Defending Our Privacy With Backdoors
- URL: http://arxiv.org/abs/2310.08320v4
- Date: Tue, 23 Jul 2024 14:39:23 GMT
- Title: Defending Our Privacy With Backdoors
- Authors: Dominik Hintersdorf, Lukas Struppek, Daniel Neider, Kristian Kersting,
- Abstract summary: We propose an easy yet effective defense based on backdoor attacks to remove private information from vision-language models.
Specifically, by strategically inserting backdoors into text encoders, we align the embeddings of sensitive phrases with those of neutral terms-"a person" instead of the person's actual name.
Our approach provides a new "dual-use" perspective on backdoor attacks and presents a promising avenue to enhance the privacy of individuals within models trained on uncurated web-scraped data.
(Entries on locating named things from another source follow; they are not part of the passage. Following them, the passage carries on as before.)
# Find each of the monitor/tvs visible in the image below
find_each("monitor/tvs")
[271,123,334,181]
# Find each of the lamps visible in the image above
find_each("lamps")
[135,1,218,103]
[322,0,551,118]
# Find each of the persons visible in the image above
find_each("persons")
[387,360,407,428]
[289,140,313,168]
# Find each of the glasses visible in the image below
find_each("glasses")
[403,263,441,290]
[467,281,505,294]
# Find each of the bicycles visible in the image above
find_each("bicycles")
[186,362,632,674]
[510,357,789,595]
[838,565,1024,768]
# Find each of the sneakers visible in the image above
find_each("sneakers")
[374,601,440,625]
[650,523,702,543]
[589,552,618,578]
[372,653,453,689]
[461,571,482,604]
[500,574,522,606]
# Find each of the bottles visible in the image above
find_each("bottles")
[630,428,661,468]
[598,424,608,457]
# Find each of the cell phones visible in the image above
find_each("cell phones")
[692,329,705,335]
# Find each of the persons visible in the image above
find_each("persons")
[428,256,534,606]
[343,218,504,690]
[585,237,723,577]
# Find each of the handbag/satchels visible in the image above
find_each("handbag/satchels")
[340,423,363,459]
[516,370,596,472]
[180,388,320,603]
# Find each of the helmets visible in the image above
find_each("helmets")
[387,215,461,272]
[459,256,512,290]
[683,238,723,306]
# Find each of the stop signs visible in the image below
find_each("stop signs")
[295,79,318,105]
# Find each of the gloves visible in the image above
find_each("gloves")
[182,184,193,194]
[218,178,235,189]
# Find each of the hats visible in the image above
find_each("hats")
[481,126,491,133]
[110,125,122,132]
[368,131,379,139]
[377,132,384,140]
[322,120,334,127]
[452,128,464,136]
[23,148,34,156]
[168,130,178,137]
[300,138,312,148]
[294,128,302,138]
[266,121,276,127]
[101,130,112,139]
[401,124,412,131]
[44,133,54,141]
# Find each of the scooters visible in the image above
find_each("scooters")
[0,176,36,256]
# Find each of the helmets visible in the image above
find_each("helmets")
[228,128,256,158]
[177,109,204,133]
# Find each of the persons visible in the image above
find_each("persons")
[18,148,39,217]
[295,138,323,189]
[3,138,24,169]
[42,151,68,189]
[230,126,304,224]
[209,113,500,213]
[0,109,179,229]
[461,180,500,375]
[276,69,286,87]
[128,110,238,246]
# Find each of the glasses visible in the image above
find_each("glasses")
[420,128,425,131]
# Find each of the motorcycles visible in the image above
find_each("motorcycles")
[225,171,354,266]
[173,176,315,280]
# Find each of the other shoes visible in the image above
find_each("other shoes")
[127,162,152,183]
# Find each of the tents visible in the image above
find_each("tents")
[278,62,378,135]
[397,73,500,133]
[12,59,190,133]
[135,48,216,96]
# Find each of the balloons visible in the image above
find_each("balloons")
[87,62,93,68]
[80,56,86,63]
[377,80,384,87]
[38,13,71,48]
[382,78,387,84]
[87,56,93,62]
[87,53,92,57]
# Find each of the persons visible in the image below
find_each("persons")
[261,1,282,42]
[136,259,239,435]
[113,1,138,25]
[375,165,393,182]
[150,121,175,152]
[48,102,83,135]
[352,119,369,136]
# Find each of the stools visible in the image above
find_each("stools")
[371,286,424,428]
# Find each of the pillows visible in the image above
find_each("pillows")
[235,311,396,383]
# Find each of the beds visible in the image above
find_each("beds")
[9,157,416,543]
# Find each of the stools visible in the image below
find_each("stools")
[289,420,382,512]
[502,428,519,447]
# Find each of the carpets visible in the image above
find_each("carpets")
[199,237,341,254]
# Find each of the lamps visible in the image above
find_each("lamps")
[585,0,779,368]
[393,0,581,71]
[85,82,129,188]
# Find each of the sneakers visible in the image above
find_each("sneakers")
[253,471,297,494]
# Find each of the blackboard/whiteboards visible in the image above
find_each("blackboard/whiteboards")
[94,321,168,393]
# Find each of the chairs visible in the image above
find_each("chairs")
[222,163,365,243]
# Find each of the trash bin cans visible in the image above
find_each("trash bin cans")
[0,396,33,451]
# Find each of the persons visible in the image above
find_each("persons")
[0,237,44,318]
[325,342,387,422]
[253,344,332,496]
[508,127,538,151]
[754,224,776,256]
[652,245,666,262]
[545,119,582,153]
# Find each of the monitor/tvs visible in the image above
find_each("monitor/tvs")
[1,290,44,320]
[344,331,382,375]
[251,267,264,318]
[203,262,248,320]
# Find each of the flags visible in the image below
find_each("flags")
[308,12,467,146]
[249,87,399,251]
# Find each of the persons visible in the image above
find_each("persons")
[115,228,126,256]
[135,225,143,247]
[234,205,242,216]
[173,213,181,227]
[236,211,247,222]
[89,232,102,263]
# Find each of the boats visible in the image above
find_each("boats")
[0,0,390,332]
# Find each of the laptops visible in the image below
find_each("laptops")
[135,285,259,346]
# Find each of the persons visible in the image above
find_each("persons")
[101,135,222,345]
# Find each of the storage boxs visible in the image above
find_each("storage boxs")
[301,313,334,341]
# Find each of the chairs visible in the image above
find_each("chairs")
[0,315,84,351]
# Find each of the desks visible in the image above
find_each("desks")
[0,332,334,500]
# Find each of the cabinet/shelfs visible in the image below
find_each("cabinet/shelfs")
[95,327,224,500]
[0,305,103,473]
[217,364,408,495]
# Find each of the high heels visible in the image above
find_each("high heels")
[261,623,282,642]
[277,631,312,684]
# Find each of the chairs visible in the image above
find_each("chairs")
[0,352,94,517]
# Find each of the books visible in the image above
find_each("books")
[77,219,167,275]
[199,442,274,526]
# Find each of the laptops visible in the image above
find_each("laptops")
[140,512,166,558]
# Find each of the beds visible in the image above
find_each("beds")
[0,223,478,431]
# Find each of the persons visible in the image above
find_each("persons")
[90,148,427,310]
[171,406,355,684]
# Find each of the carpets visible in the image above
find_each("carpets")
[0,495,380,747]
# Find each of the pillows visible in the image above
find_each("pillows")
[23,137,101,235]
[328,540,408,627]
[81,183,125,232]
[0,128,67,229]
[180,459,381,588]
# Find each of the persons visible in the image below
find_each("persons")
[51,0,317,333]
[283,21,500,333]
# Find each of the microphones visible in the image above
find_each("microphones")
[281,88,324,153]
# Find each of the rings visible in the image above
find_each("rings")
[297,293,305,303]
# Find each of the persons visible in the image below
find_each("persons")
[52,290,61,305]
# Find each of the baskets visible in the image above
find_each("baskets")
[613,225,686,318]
- Score: 29.722113621868978
- License: http://arxiv.org/licenses/nonexclusive-distrib/1.0/
- Abstract: The proliferation of large AI models trained on uncurated, often sensitive web-scraped data has raised significant privacy concerns. One of the concerns is that adversaries can extract information about the training data using privacy attacks. Unfortunately, the task of removing specific information from the models without sacrificing performance is not straightforward and has proven to be challenging. We propose a rather easy yet effective defense based on backdoor attacks to remove private information, such as names and faces of individuals, from vision-language models by fine-tuning them for only a few minutes instead of re-training them from scratch. Specifically, by strategically inserting backdoors into text encoders, we align the embeddings of sensitive phrases with those of neutral terms-"a person" instead of the person's actual name. For image encoders, we map individuals' embeddings to be removed from the model to a universal, anonymous embedding. The results of our extensive experimental evaluation demonstrate the effectiveness of our backdoor-based defense on CLIP by assessing its performance using a specialized privacy attack for zero-shot classifiers. Our approach provides a new "dual-use" perspective on backdoor attacks and presents a promising avenue to enhance the privacy of individuals within models trained on uncurated web-scraped data.